Oral Presentation Lorne Infection and Immunity 2022

Interferon epsilon limits ovarian cancer metastasis via tumour-extrinsic mechanisms (#32)

Nicole K Campbell 1 2 , Linden J Gearing 1 2 , Jodee A Gould 1 2 , Georgie Wray-McCann 1 , Nicole A de Weerd 1 2 , Paul J Hertzog 1 2
  1. Centre for Innate Immunity and Infectious Diseases, Hudson Institute of Medical Research, Clayton, VIC, Australia
  2. Department of Molecular and Translational Sciences, Monash University, Clayton, VIC, Australia

The novel type I interferon, interferon epsilon (IFNε), is a unique cytokine which is constitutively expressed by epithelial cells under hormonal regulation in the female reproductive tract (FRT)1. IFNε is known to be protective against FRT infections1,2, however its role as an anti-tumour cytokine is under investigation. High grade serous ovarian cancer (HGSOC) is a cancer of the FRT which is frequently characterised by extensive metastasis throughout the peritoneal cavity, and carries a five year survival rate of ~45%. Preliminary research has suggested that IFNε is protective against HGSOC metastasis through both intrinsic action on tumour cells, and extrinsic action via immune/stromal cells. However, the relative contribution of these intrinsic and extrinsic effects to the observed anti-tumour efficacy of IFNε is unclear. Moreover, analysis of human HGSOC tumours indicates a potentially high prevalence of resistance/insensitivity to type I IFNs which may limit treatment response to IFNε in a clinical setting. 

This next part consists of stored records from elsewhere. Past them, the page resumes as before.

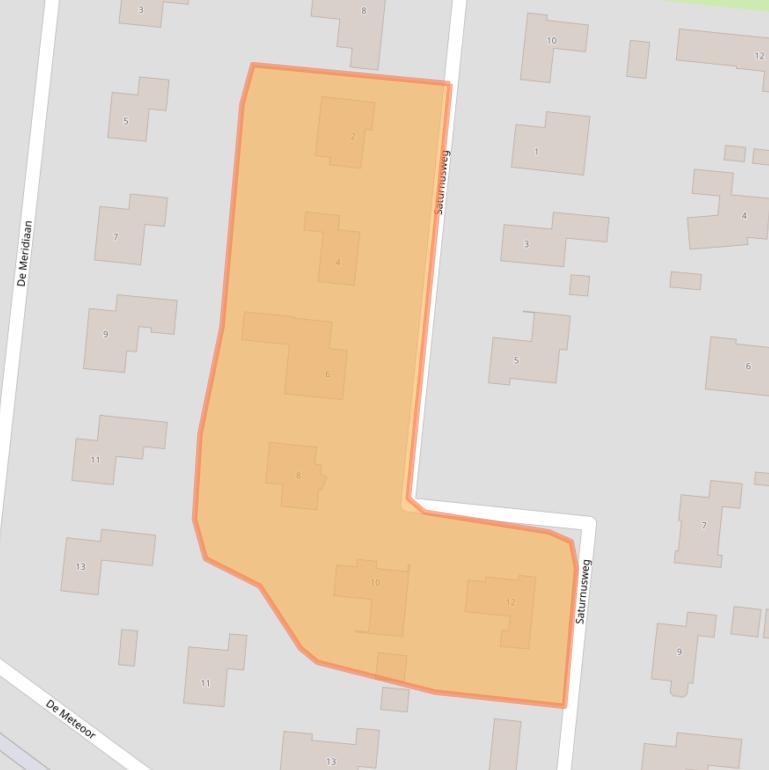 Kaart van postcodegebied 8251BB.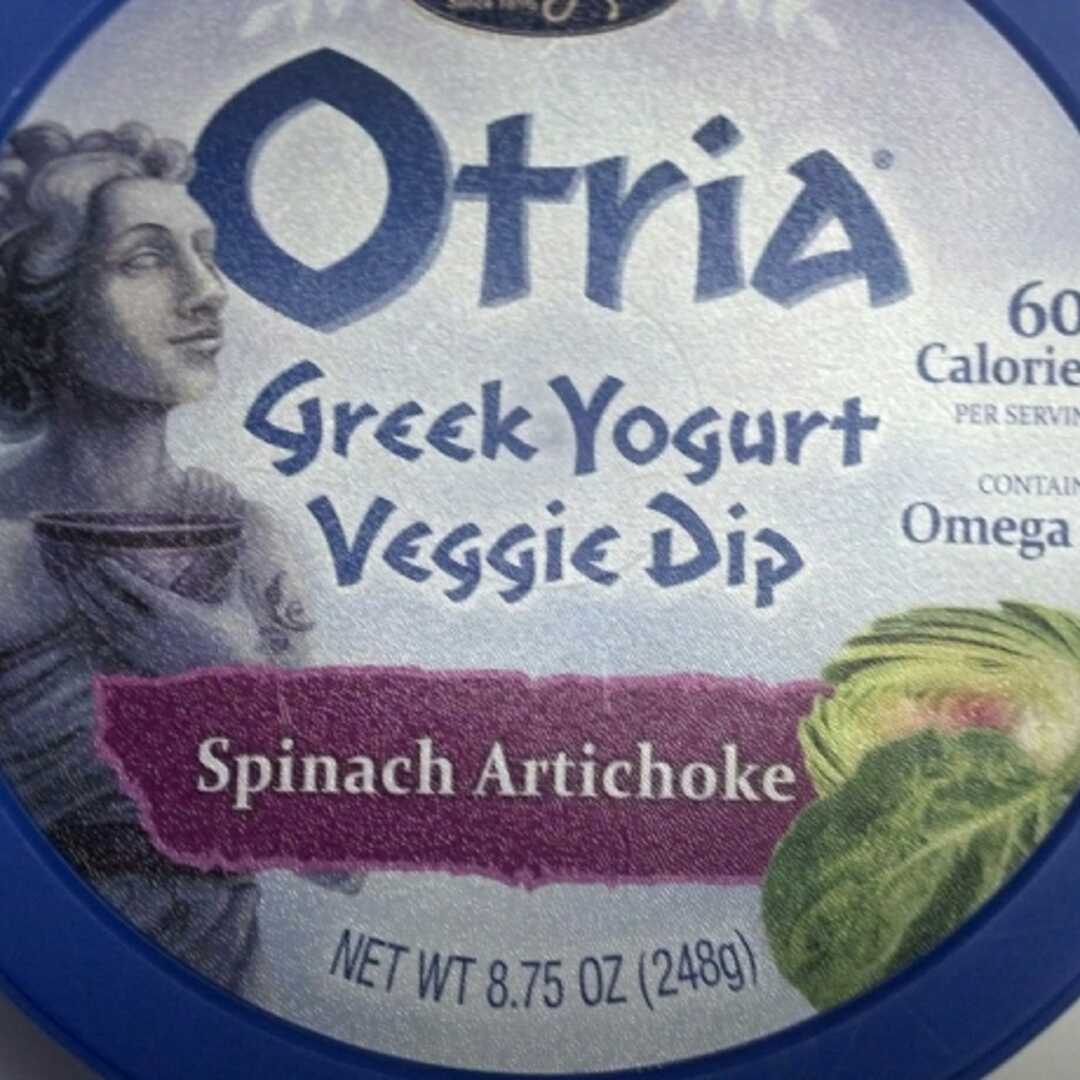 Otria Greek Yogurt Veggie Dip - Spinach Artichoke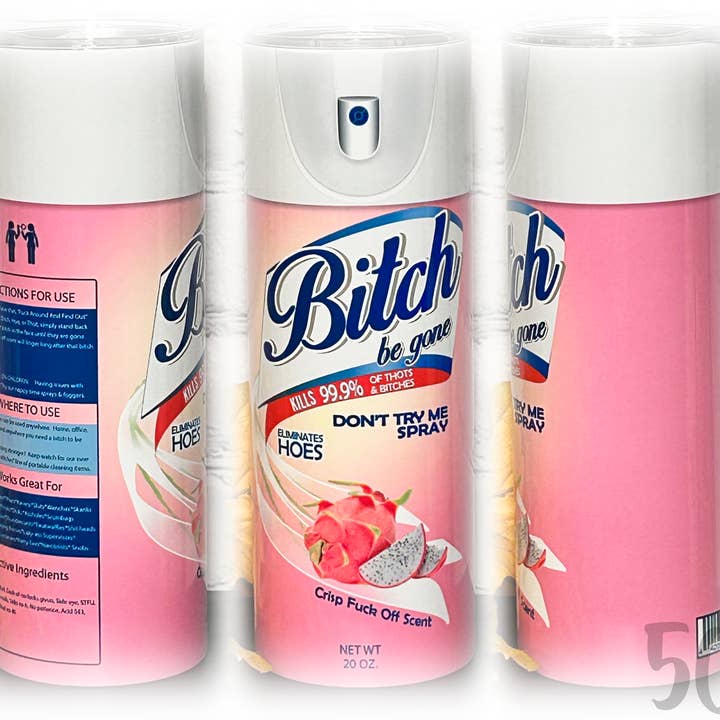 Bitch Be Gone Pink Tumbler and other Purchase Wholesale glitter cups. Free Returns & Net 60 Terms on Faire trending on Faire.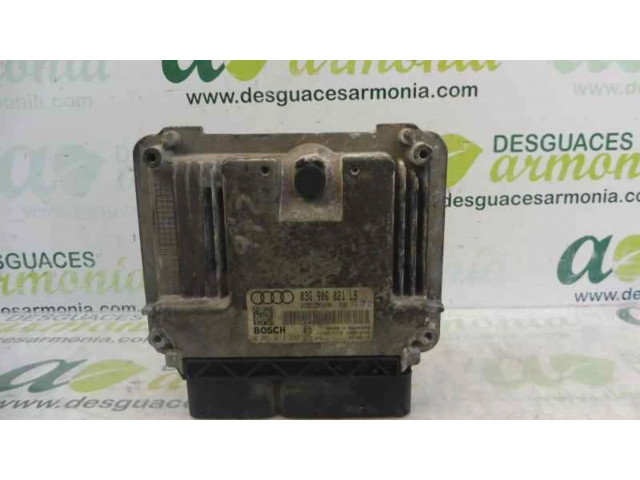 Блок управления двигателя 03G906021LS, 0281013297   Audi A3 S3 8P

Here, the role of extrinsic anti-tumour activity by IFNε was investigated in a syngeneic mouse model of HGSOC. An IFN-insensitive ID8 mouse ovarian tumour cell line was generated via CRISPR-Cas9 knock-out of the type I IFN receptor subunit, IFNAR1. Mice were injected intraperitoneally with wild-type (WT) or IFNAR1-/- ID8 cells, and treated with PBS or IFNε thrice-weekly for 6 weeks. Analysis of disease scores, including tumour burden, ascites volume and peritoneal hemorrhaging, revealed that IFNε treatment effectively limited HGSOC metastasis and disease progression, with no loss of efficacy observed in mice bearing IFNAR1-/- tumours versus WT. Furthermore, IFNε treatment in both WT and IFNAR1-/- tumour-bearing mice was associated with marked alterations in peritoneal immune cells. PBS-treated mice displayed significant infiltration of immunosuppressive immune cells, alongside global suppression of immune cell proliferation - features which were reversed with IFNε treatment. Moreover, IFNε-treated mice displayed a greater frequency of activated immune cells such as CD8+ T cells. Together, these results indicate that the primary mechanism of action of IFNε in HGSOC is tumour-extrinsic, mediated through activity in immune and stromal cells, and is sufficient for effective tumour control versus IFN-insensitive tumours.

  1. Marks, Z. R. C. et al. PROPERTIES AND FUNCTIONS OF THE NOVEL TYPE I INTERFERON EPSILON. Semin. Immunol. 43, 101328 (2019).
  2. Fung, K. Y. et al. Interferon-ε protects the female reproductive tract from viral and bacterial infection. Science (80-. ). 339, 1088–1092 (2013).